• _About this exercise_
Starting at the line that holds "Paysage sur route" and stopping at the line that holds "Human Axial skeleton diagram", restate the records below word for word, with both of those lines included.

• _Records shown_
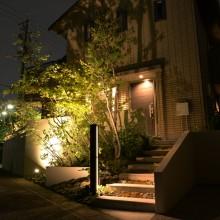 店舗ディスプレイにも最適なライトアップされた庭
==
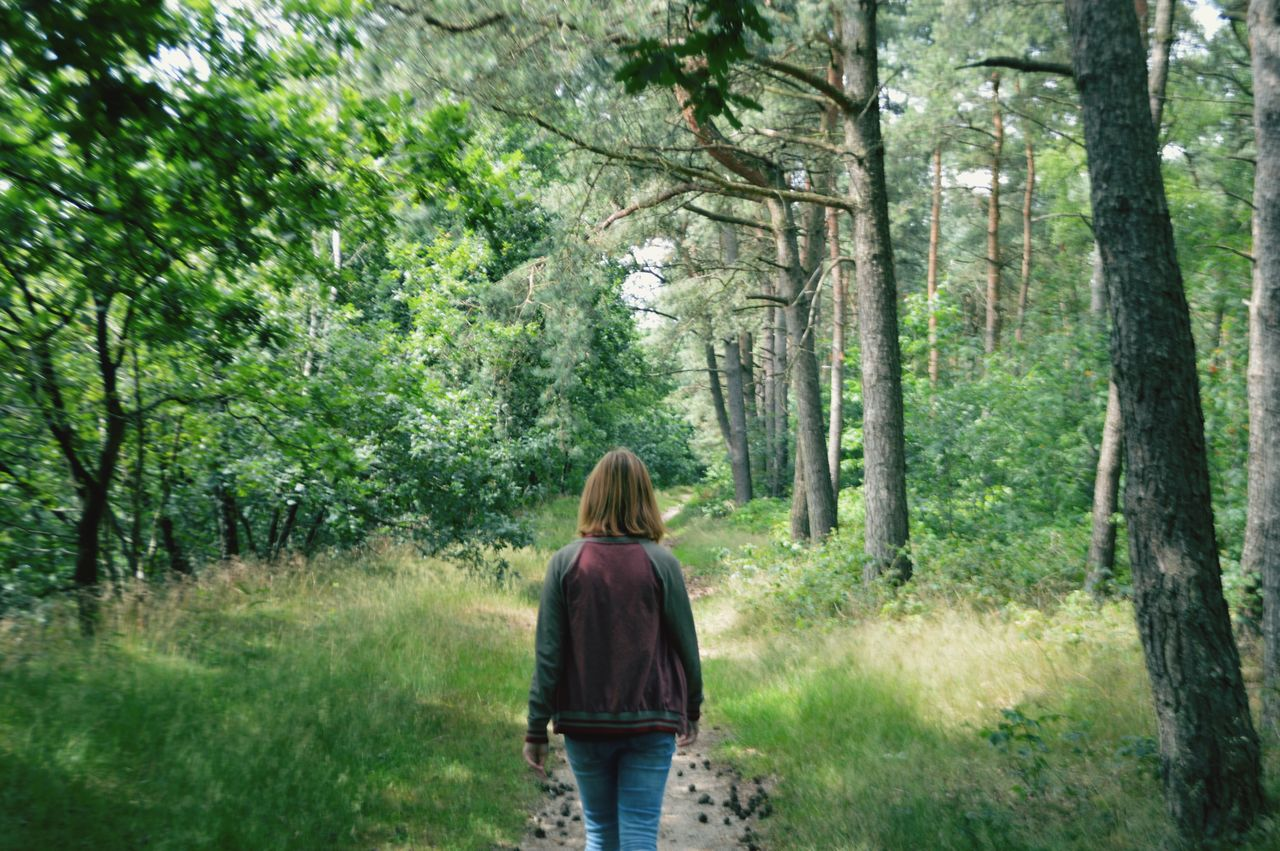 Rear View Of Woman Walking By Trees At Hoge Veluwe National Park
==
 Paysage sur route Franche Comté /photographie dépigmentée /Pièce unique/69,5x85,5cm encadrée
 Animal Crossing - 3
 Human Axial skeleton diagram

• _Task solution_
 Paysage sur route Franche Comté /photographie dépigmentée /Pièce unique/69,5x85,5cm encadrée
 Animal Crossing - 3
 Human Axial skeleton diagram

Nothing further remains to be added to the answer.